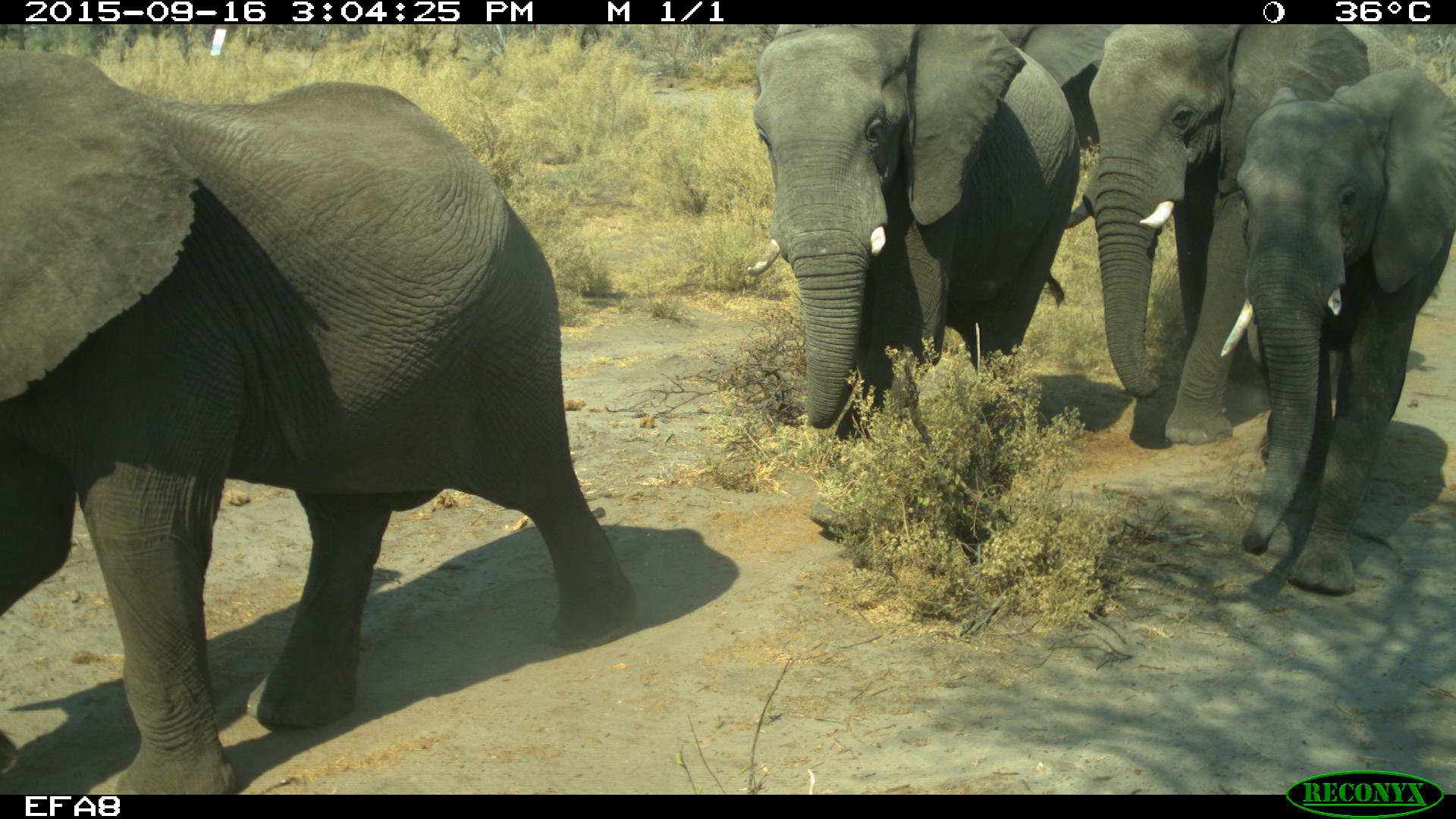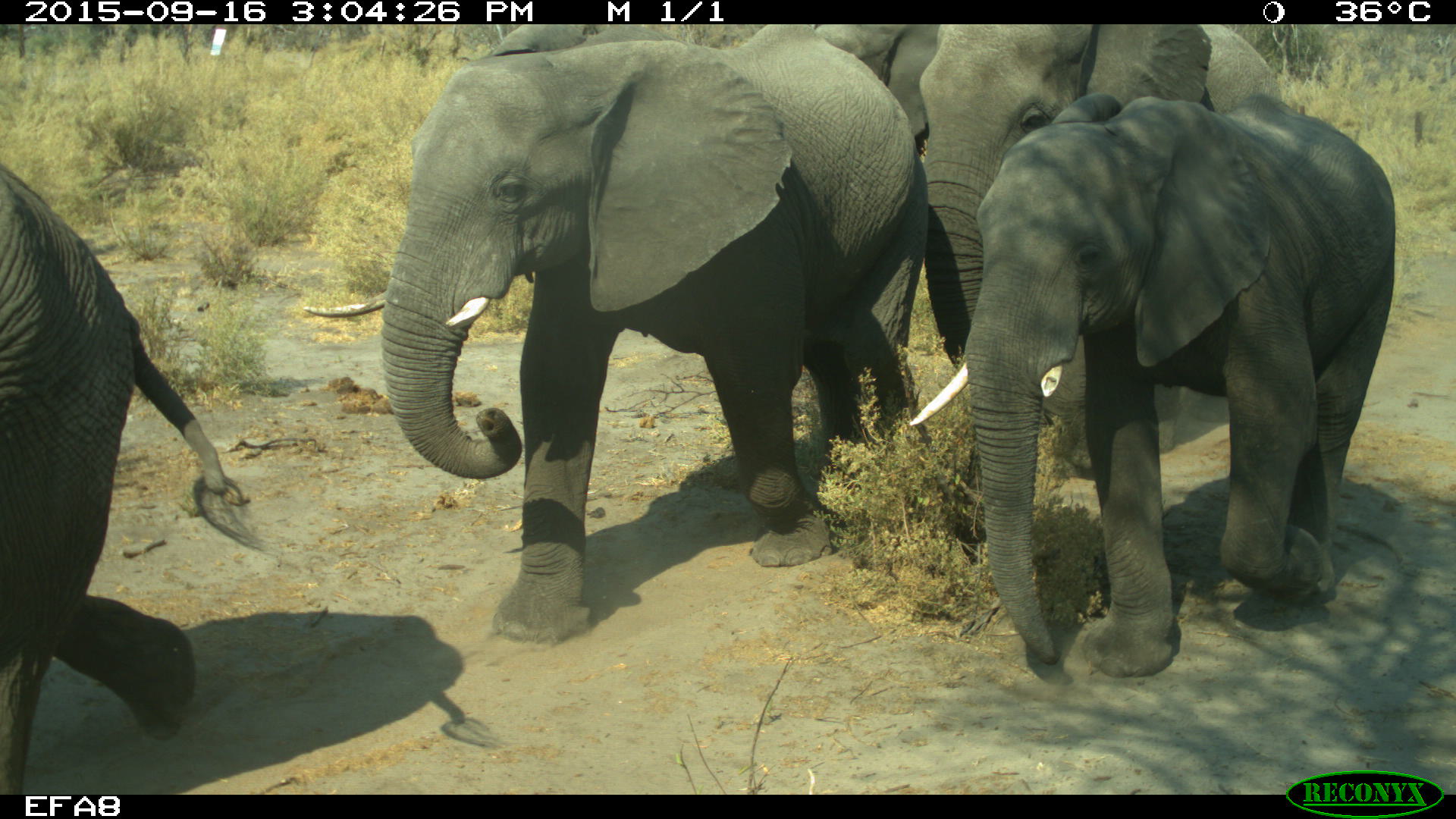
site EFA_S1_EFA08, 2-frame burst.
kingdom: Animalia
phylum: Chordata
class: Mammalia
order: Proboscidea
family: Elephantidae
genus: Loxodonta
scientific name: Loxodonta africana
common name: african bush elephant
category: elephant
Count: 5.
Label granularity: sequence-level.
_ _ _ _ _
Only the text of the records above is to be reproduced, exactly as given; the pictures are dropped.

Result:
site EFA_S1_EFA08, 2-frame burst.
kingdom: Animalia
phylum: Chordata
class: Mammalia
order: Proboscidea
family: Elephantidae
genus: Loxodonta
scientific name: Loxodonta africana
common name: african bush elephant
category: elephant
Count: 5.
Label granularity: sequence-level.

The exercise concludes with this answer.